Em que espaço da civilização queremos estar?
O princípio da presunção de inocência do arguido (necessário e fundamental) acabou por adquirir uma dimensão de totalitarismo, esquecendo a indizibilidade da dor das vítimas.
Ao requerer a publicidade da audiência, para que “a vergonha mude de lado”, G.P. deu o mote para uma diferente abordagem deste(s) “espaços negativos da civilização” (Homi Bhabba). A nomeação pública das vítimas (e as respetivas repercussões sociais que daí lhes advém) descentra o problema sobre construção social do corpo das mulheres, a dominação masculina e as relações de poder.
O problema não é e não está em G.P., pelo que é Dominique Pelicot e todos os outros “Monsieur-Tout-Le-Monde” que retratam aquela cultura que deveriam ser nomeados.
G.P. não foi violada: Dominique Pelicot violou-a!
E o mesmo contou com, pelo menos, outros 50 comparticipantes conscientes e convictos: bombeiros, motoristas de camião, soldados, seguranças, um jornalista, um DJ, etc. e de todas as idades, cujo ponto em comum era o exercício do poder de subjugação e o desprezo pela liberdade sexual e integridade do corpo da mulher!
Daí que surja a pergunta: quem são estes 50 homens que não parece terem-se conhecido no trabalho ou noutros espaços comuns. Mas que, porventura, se encontram(avam) em plataformas digitais mais ou menos ocultas, criando um grupo destinado à prática de tal tipo de crime(s). Não estaremos aqui, então, perante uma verdadeira associação criminosa ou criminalidade organizada? E não estaremos aqui perante a possibilidade de outras vítimas: companheiras, cônjuges, filhas, etc., que iam alternando com G.P.? Ou até perante outras formas de vitimização por difusão de imagens íntimas não consentidas?
Destas perguntas decorrem outras tantas no que concerne aos meios de prevenção, detecção e punição deste tipo de fenómenos (e os sinais estão aí), impreparado que está o sistema policial e judiciário para o efeito.
Neste tipo de crimes eminentemente pessoais (ou pessoalíssimos) ainda imperam hermenêuticas arcaicas em relação à prova ou sobre as formas verbais ou não verbais de comunicação das vítimas com o sistema que, dentro da extenuante colaboração que lhes é exigida, ainda são olhadas com uma desconfiança eivada de pré-conceitos historicamente ultrapassados. O princípio da presunção de inocência do arguido (necessário e fundamental) acabou por adquirir uma dimensão de totalitarismo, esquecendo a indizibilidade da dor e a verdade dos factos e das vítimas; que são violadas por uma segunda vez! À violência dos Dominiques Pelicot soma-se a violência estatal.
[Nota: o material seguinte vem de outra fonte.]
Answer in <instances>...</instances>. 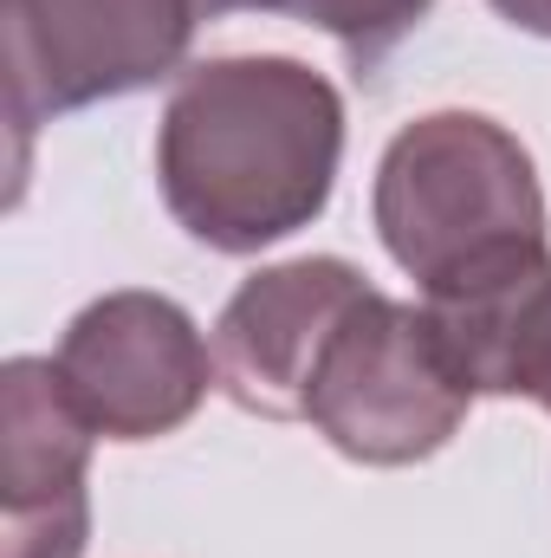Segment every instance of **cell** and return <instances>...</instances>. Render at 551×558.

Por sorte, o mesmo gravou os crimes. Se não o tivesse feito, como poderia esta (e outras) vítimas situá-los do tempo, descrever o modo e identificar os respetivos autores? Mas também, como interpretar o seu silêncio, “a palavra interditada porque algo lhe faz obstáculo” (SMAD) ou os estados dissociativos decorrentes do trauma?
À vítima entrega-se o ónus da prova dos factos e a exigência de um (irreal) desinteresse em relação ao seu próprio agressor, assim se medindo a magnitude da sua credibilidade. Esquecendo-se, como salientou a procuradora francesa, que o que está em causa não é apenas uma condenação ou absolvição.
Não se trata aqui de crimes do acaso ou de oportunidade, mas da desconsideração sistémica da integralidade dos direitos das mulheres, ocorrida amiúde dentro de portas e a coberto da reserva que tal locus proporciona.
Mas continuamos a apontar e nomear estas vítimas, ainda que na sua demanda de Justiça elas sejam despersonalizadas.
Afinal de contas, em que espaço da civilização queremos estar?